# WRITTEN EXERCISE 1:
In the passage on coastal habitat change, copy the text from "Our objectives in" to "molting Brant distributions.", substituting "geese" for "Brant".
# WRITTEN EXERCISE 2:
According to the passage on coastal habitat change, how deep is the active layer typically?

# TEXT PASSAGE:

-*-*-

Our objectives in this study were to use time series imagery and soil stratigraphy to examine evidence of habitat alteration along the coastal zone north and east of Teshekpuk Lake that may have coincided with the observed shift in molting Brant. We hypothesized that flooding and permafrost dynamics were linked to habitat alteration, and that this alteration caused the observed shift in molting Brant distributions.

2. Study area and methods

We focused our study on two estuarine environments along the Beaufort Sea coast, Smith River and Garry Creek, both of which support increasing numbers of geese, as counted in July (figures 1 and 2; Flint et al 2008, Lewis et al 2011, Lewis et al 2010). Both estuaries are delimited by low-lying areas that are <1 m above sea level (figure 1; Mars and Houseknecht 2007), and are currently dominated by Carex subspathacea and Puccinellia phryganodes, which is classified as 'Halophytic Sedge (or Grass) Wet Meadow' (Viereck et al 1992) or 'Coastal Wet Sedge Tundra' and 'Coastal Barrens' (Jorgenson and Heiner 2003). Carex subspathacea exists exclusively as 'grazing lawns' in similar settings (e.g. Person et al 1998), where they are salt-tolerant communities (Person and Ruess 2003) inundated up to several times per year (Viereck et al 1992) and maintained by goose foraging ( Person et al 2003). These grazing lawns are comparable to those observed in our study area, though we did not determine the role of goose grazing in maintaining the vegetation. Both Carex subspathacea and Puccinellia phryganodes typically have high nitrogen content and are preferred forage for geese (Gadallah and Jefferies 1995, Person et al 1998, Person et al 2003). These halophytic meadows abut Lowland Moist or Wet Sedge Tundra (Jorgenson and Heiner 2003) at least a meter higher in elevation, which is dominated by sedges and underlain by characteristic ice wedge polygonal ground and ice-rich permafrost (Kanevskiy et al 2013). The active layer is typically 20–80 cm deep and permafrost ice content in these areas averages 73% underneath deltas and tidal flats to approximately 83% underneath the coastal plain surface and drained lake basins (Kanevskiy et al 2013).

-*-*-

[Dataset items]
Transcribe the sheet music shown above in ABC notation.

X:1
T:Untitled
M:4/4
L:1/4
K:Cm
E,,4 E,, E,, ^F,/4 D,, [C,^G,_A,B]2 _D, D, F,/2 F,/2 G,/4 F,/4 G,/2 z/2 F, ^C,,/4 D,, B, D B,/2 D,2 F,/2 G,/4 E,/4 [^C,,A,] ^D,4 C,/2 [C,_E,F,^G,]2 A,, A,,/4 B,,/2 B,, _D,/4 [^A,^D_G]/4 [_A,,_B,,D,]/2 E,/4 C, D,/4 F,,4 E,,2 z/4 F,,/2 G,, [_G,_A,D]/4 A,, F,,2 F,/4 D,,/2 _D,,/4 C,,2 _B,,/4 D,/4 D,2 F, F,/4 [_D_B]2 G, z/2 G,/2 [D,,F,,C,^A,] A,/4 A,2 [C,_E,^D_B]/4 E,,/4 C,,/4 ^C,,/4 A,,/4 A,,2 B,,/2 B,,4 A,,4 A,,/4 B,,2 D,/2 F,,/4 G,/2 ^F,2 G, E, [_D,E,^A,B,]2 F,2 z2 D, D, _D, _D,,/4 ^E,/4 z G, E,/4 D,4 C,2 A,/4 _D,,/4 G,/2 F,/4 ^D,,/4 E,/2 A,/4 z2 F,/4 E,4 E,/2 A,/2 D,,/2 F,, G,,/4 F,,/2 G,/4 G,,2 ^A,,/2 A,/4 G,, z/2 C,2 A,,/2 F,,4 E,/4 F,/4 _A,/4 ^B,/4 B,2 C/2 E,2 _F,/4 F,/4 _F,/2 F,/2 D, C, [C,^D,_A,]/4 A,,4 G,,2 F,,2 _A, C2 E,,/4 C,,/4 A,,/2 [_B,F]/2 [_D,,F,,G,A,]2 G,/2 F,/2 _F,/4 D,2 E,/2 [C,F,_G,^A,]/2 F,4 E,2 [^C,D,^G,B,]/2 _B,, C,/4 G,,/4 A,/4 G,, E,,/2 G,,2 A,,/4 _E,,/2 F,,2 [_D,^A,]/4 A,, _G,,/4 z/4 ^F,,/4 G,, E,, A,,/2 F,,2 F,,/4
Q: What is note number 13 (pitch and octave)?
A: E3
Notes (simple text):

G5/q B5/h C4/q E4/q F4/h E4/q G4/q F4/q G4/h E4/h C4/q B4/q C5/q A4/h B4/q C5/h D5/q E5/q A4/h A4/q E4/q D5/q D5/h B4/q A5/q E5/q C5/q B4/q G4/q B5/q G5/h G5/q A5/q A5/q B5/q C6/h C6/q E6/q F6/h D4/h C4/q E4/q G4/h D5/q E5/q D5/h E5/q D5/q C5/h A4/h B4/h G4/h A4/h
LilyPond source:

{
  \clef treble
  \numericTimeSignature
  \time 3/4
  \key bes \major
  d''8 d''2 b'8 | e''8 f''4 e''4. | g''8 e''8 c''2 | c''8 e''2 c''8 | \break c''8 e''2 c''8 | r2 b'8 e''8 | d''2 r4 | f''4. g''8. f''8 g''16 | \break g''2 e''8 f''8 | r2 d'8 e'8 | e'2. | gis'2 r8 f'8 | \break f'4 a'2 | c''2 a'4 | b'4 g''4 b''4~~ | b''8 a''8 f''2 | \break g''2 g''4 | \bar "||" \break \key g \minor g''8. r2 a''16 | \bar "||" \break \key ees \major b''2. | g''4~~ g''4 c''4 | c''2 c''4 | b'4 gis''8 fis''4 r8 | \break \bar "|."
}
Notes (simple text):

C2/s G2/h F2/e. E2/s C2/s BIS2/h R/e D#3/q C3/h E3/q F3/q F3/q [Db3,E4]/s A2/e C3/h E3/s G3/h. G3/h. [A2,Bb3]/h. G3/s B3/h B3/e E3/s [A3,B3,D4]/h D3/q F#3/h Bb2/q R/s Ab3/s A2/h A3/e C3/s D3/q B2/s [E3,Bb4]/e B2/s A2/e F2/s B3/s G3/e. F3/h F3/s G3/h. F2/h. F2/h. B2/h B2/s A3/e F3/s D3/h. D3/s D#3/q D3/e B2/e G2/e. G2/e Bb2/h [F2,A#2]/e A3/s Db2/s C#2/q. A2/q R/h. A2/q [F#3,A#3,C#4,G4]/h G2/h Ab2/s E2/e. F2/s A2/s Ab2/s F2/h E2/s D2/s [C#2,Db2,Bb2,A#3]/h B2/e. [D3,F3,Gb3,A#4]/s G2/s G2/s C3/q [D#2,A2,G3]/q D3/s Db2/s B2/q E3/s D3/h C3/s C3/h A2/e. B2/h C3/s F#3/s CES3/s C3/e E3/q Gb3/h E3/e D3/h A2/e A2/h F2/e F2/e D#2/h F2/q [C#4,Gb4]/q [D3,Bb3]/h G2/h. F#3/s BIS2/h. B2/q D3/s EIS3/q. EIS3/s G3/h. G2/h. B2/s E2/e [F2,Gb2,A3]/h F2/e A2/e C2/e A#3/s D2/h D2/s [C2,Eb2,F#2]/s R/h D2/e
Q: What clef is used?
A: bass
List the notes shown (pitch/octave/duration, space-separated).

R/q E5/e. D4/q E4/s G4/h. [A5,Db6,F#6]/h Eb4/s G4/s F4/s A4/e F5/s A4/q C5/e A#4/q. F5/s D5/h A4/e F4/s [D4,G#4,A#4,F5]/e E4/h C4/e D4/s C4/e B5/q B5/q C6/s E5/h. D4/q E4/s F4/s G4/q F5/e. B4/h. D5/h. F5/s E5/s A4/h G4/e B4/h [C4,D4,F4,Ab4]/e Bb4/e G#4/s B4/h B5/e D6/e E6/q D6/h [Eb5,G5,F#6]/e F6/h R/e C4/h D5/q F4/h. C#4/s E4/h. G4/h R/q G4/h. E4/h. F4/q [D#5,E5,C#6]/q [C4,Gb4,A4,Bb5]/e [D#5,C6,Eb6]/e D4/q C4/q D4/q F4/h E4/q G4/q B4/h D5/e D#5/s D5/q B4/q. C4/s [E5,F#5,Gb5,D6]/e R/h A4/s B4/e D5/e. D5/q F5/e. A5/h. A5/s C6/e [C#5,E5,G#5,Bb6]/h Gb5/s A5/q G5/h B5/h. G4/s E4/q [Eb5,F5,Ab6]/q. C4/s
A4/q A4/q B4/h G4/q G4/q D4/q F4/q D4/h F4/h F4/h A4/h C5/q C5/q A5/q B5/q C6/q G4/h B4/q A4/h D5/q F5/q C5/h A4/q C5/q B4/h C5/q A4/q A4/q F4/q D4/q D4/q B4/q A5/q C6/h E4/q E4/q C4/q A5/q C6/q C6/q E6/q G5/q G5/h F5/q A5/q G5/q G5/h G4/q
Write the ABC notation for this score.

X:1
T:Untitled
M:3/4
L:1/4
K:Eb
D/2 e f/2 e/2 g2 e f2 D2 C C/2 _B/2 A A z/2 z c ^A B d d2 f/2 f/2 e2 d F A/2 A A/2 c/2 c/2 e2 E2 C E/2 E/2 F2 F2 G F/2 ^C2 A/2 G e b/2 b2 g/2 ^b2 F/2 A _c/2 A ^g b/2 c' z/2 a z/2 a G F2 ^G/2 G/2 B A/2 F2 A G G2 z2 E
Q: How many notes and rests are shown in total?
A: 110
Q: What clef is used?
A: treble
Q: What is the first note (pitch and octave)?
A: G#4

-*-*-

# CORRECT RESPONSE 1:
Our objectives in this study were to use time series imagery and soil stratigraphy to examine evidence of habitat alteration along the coastal zone north and east of Teshekpuk Lake that may have coincided with the observed shift in molting geese. We hypothesized that flooding and permafrost dynamics were linked to habitat alteration, and that this alteration caused the observed shift in molting geese distributions.

# CORRECT RESPONSE 2:
20–80 cm